Brief descriptive captions:
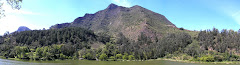 Laguna sagrada de Ubaque - Cerro de Guayacundo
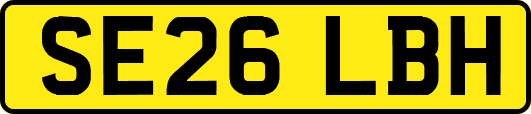 SE26LBH
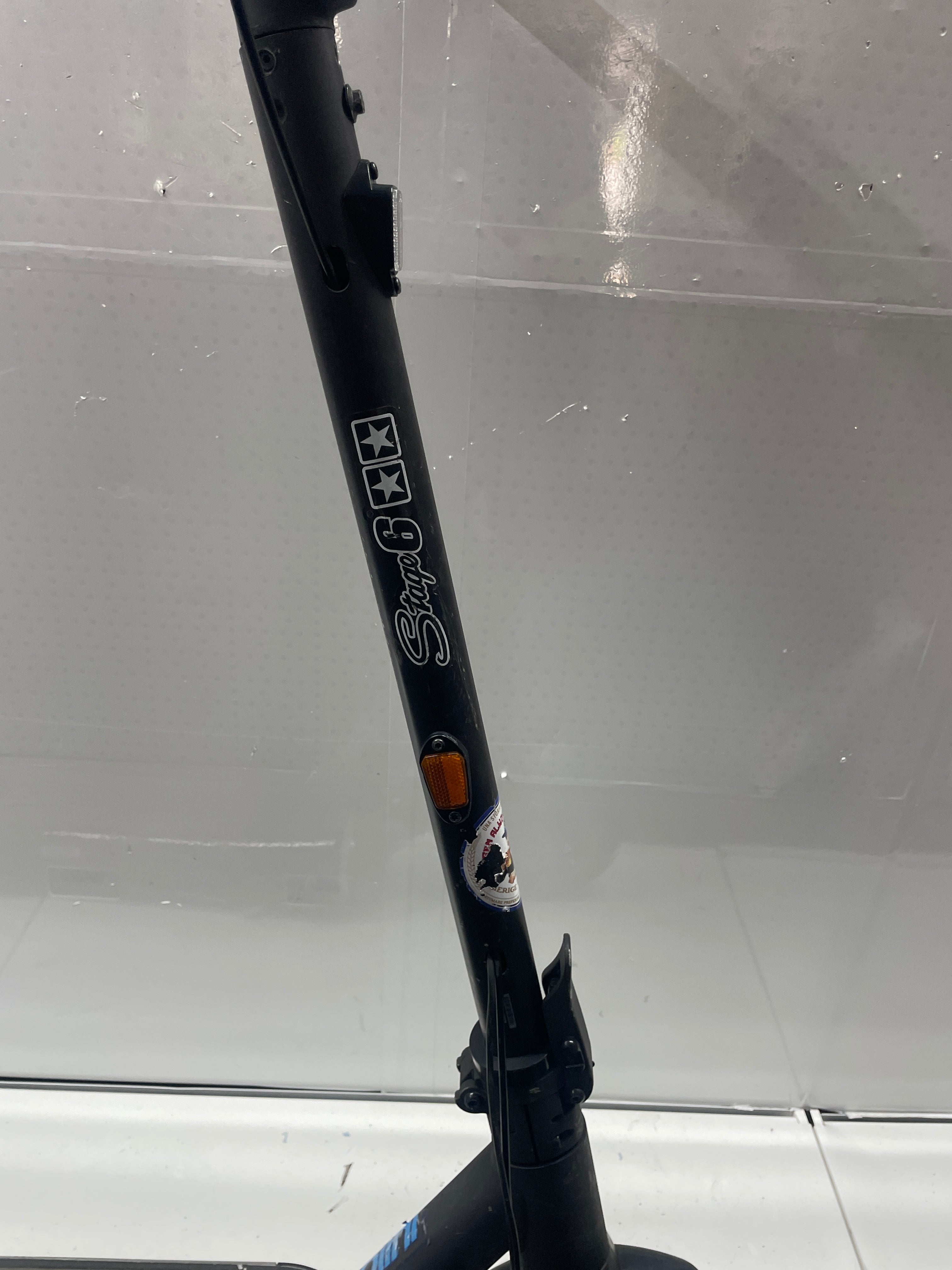 ninebot KickScooter MAX  Model: G30D II - Bastler zum Reparieren, Ersatzteile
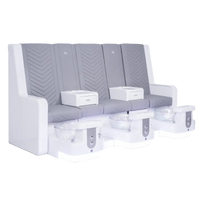 Whale Spa- GEMINI BENCH SPA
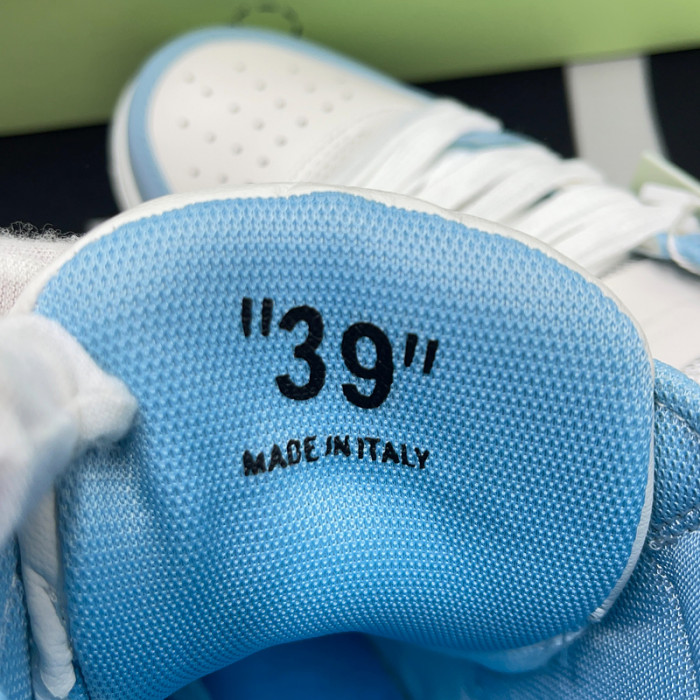 off-w out of office lace-up sneakers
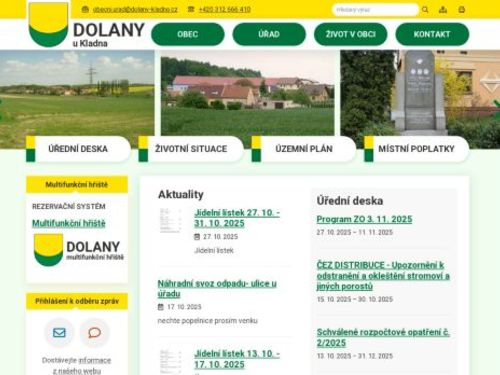 Obecní úřad Dolany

§ **Work to be completed**
Write out the captions from all of the rows above again, word for word, leaving out the pictures.

§ **Solution**
 Laguna sagrada de Ubaque - Cerro de Guayacundo
 SE26LBH
 ninebot KickScooter MAX  Model: G30D II - Bastler zum Reparieren, Ersatzteile
 Whale Spa- GEMINI BENCH SPA
 off-w out of office lace-up sneakers
 Obecní úřad Dolany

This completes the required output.